Inhibition of 5-Lipoxygenase Selectively Triggers Disruption of c-Myc Signaling in Prostate Cancer Cells

• Published in: The Journal of biological chemistry Vol. 290; no. 8; pp. 4994 - 5006
• Main Authors: Sarveswaran, Sivalokanathan, Chakraborty, Debrup, Chitale, Dhananjay, Sears, Rosalie, Ghosh, Jagadananda
• Format: Journal Article
• Language: English
• Published: United States Elsevier Inc 20.02.2015; American Society for Biochemistry and Molecular Biology
• Subjects: 5-Lipoxygenase; 5-Lipoxygenase-Activating Protein Inhibitors - pharmacology; Apoptosis; Apoptosis - drug effects; Arachidonate 5-Lipoxygenase - genetics; Arachidonate 5-Lipoxygenase - metabolism; Cell Biology; Cell Line, Tumor; Down-Regulation - drug effects; Down-Regulation - genetics; Eicosanoid; Gene Expression Regulation, Enzymologic - drug effects; Gene Expression Regulation, Enzymologic - genetics; Gene Expression Regulation, Neoplastic - drug effects; Gene Expression Regulation, Neoplastic - genetics; Humans; Indoles - pharmacology; Lipoxygenase Inhibitors - pharmacology; Lipoxygenase Pathway; Male; MK591; Myc (c-Myc); Prostate Cancer; Prostatic Neoplasms - drug therapy; Prostatic Neoplasms - enzymology; Prostatic Neoplasms - genetics; Prostatic Neoplasms - pathology; Proto-Oncogene Proteins c-myc - biosynthesis; Proto-Oncogene Proteins c-myc - genetics; Quinolines - pharmacology; Signal Transduction - drug effects; Transcription, Genetic - drug effects; Transcription, Genetic - genetics; MK591; Eicosanoid; 5-Lipoxygenase; Prostate Cancer; Lipoxygenase Pathway; Apoptosis; Myc (c-Myc)
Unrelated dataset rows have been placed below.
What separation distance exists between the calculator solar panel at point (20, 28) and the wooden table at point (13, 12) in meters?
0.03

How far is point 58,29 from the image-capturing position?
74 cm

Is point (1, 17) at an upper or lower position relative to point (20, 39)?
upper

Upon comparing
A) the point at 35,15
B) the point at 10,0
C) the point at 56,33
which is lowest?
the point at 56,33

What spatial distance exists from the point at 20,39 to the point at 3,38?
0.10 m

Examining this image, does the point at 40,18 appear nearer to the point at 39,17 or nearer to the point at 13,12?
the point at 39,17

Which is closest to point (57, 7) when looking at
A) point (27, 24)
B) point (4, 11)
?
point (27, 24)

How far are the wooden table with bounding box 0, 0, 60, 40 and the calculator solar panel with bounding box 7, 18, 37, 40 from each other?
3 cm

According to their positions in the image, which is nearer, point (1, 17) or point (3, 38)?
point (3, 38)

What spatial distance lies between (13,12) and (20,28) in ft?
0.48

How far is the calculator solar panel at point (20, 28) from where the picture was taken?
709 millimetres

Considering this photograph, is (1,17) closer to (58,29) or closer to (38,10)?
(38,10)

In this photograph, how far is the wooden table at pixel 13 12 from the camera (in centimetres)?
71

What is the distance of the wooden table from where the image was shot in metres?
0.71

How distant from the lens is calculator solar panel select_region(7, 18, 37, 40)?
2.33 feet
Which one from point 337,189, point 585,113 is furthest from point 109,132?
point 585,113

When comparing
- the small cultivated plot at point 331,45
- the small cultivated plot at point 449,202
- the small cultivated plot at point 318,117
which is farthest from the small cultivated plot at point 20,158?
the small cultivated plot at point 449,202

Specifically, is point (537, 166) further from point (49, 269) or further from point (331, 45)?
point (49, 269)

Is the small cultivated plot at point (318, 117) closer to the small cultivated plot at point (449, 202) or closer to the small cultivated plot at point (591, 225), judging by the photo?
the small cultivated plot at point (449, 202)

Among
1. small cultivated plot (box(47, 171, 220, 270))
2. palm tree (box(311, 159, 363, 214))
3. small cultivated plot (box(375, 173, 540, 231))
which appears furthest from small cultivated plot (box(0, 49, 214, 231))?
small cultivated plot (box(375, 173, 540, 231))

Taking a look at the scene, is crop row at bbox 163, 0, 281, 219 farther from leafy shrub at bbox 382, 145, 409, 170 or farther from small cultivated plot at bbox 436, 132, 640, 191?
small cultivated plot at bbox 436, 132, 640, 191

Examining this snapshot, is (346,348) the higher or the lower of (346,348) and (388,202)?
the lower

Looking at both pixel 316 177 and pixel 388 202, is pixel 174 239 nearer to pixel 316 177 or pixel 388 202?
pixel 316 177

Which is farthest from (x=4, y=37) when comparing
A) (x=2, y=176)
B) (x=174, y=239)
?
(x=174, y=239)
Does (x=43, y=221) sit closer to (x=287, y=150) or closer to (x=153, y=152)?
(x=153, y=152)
• ISSN: 0021-9258; 1083-351X; 1083-351X
• DOI: 10.1074/jbc.M114.599035

Myc is up-regulated in almost all cancer types and is the subject of intense investigation because of its pleiotropic effects controlling a broad spectrum of cell functions. However, despite its recognition as a stand-alone molecular target, development of suitable strategies to block its function is hindered because of its nonenzymatic nature. We reported earlier that arachidonate 5-lipoxygenase (5-Lox) plays an important role in the survival and growth of prostate cancer cells, although details of the underlying mechanisms have yet to be characterized. By whole genome gene expression array, we observed that inhibition of 5-Lox severely down-regulates the expression of c-Myc oncogene in prostate cancer cells. Moreover, inhibition of 5-Lox dramatically decreases the protein level, nuclear accumulation, DNA binding, and transcriptional activities of c-Myc. Both the 5-Lox inhibition-induced down-regulation of c-Myc and induction of apoptosis are mitigated when the cells are treated with 5-oxoeicosatetraenoic acid, a metabolite of 5-Lox, confirming a role of 5-Lox in these processes. c-Myc is a transforming oncogene widely expressed in prostate cancer cells and maintains their transformed phenotype. Interestingly, MK591, a specific 5-Lox inhibitor, strongly affects the viability of Myc-overactivated prostate cancer cells and completely blocks their invasive and soft agar colony-forming abilities, but it spares nontransformed cells where expression of 5-Lox is undetectable. These findings indicate that the oncogenic function of c-Myc in prostate cancer cells is regulated by 5-Lox activity, revealing a novel mechanism of 5-Lox action and suggesting that the oncogenic function of c-Myc can be suppressed by suitable inhibitors of 5-Lox. Background: Frequent overactivation of c-Myc aggravates a spectrum of cancers. However, cancer-specific inhibition of c-Myc activity poses significant difficulty. Results: Inhibition of 5-lipoxygenase down-regulates c-Myc expression and triggers proteasomal degradation in cancer cells but not in normal fibroblasts. Conclusion: Inhibition of 5-lipoxygenase selectively disrupts c-Myc function in cancer cells. Significance: Inhibition of 5-lipoxygenase may be a novel strategy to control oncogenic c-Myc signaling.